[Raw records]

= = = =

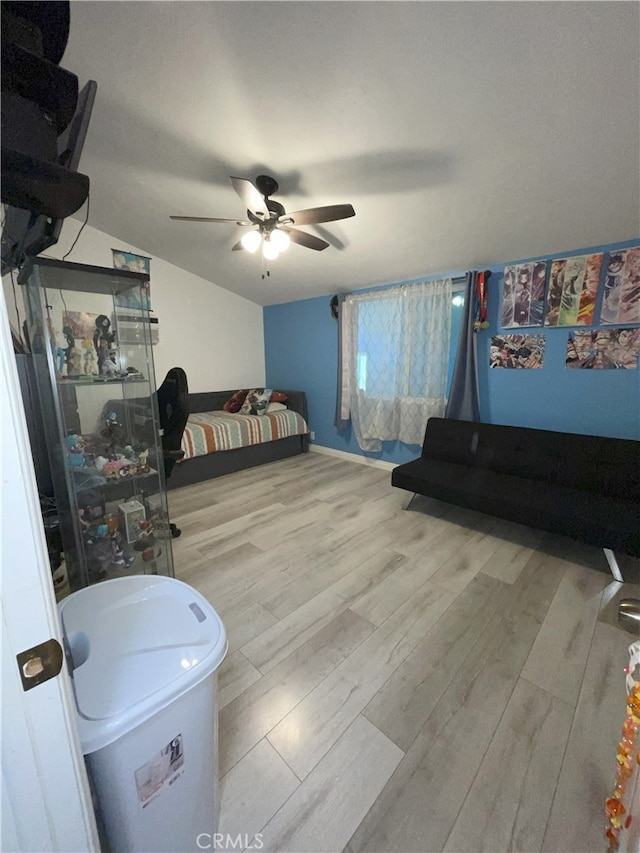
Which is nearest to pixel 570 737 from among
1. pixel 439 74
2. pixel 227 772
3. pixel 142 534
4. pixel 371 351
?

= = = =

◆ **Exercise aim**: Rewrite every one of the rows above as a numbered list, skipping any blank lines. Leave the pictures out.

◆ **Full answer**:
1. Which is nearest to pixel 570 737 from among
2. 1. pixel 439 74
3. 2. pixel 227 772
4. 3. pixel 142 534
5. 4. pixel 371 351
6. ?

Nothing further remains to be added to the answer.